As Native American Heritage Month continues, the Shinnecock Indian Nation will describe their struggle to protect their ancestral and burial lands in a new PBS Independent Lens documentary, “Conscience Point,” which premieres tonight (November 18). The nation resides on a reservation in The Hamptons, New York, an area synonymous with golf courses and multimillion-dollar properties.

“As Native people, you feel a responsibility to your ancestral territory to protect the land as much as we can,” American Indian Movement advocate Rebecca Hill-Genia said in the film. “Its nearly impossible in this day and age, but we’re still gonna do the best we can.” Conscience Point is the site where Shinnecock ancestors met the first European settlers. 

Directed by Treva Wurmfeld, who summered in The Hamptons as a child, the film follows Hill-Genia and her long-standing battle over The Hamptons’ continual destruction of Shinnecock sacred burial grounds for mansions and marquee attractions. This film highlights the debate over who has rights to the land. “Some people say, ‘My family has been here four, five, six generations,’ well, we’ve been here 400 generations plus,” Hill-Genia said. 

The documentary gathers perspectives from a land developer, local officials, Shinnecock members and longtime fishermen and farmers who blame the developers and summer-vacationers for the destruction of the Shinnecock Bay’s ecological system. The changes to the environment are then compounded by the extreme wealth gap. “In 1640 when the first settlers arrived, we gave them eight square miles of land to use which is now current day South Hampton Village and we’ve paid the price for it ever since,” said Lance Gumbs, Shinnecock tribal trustee. “Here we sit in the middle of the lifestyle of the rich and famous and yet 60 percent of our people in our community are below the poverty level. That’s a problem.” 

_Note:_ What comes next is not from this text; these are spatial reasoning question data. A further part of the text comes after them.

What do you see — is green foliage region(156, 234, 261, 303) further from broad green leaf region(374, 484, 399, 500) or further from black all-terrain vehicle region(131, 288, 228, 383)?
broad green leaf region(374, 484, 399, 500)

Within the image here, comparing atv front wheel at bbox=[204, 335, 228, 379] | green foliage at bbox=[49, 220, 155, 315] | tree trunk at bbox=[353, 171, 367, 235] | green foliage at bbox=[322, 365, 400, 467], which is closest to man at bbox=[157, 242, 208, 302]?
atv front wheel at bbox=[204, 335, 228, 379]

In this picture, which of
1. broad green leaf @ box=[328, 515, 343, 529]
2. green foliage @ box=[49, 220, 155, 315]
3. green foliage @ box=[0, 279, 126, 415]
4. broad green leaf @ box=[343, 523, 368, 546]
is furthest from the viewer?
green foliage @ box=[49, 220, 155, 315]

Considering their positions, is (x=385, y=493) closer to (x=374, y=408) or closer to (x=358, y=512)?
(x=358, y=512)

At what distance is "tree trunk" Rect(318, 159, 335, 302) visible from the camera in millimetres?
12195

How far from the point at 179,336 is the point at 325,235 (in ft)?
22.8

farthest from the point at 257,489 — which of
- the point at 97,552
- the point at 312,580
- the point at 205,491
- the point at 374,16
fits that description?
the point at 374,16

The other problem that looms largely in this film is the blatant disrespect felt by the Indigenous people. Shinnecock Hills Golf Club, for example, was carved out of a sacred burial ground and uses a Shinnecock image in its logo, yet refuses to allow Shinnecock members access to the land. “This land was stolen from us,” Gumbs said. “Flat out, hands down, no questions, stolen.” Small victories are won, though the film showed that even those came with a price.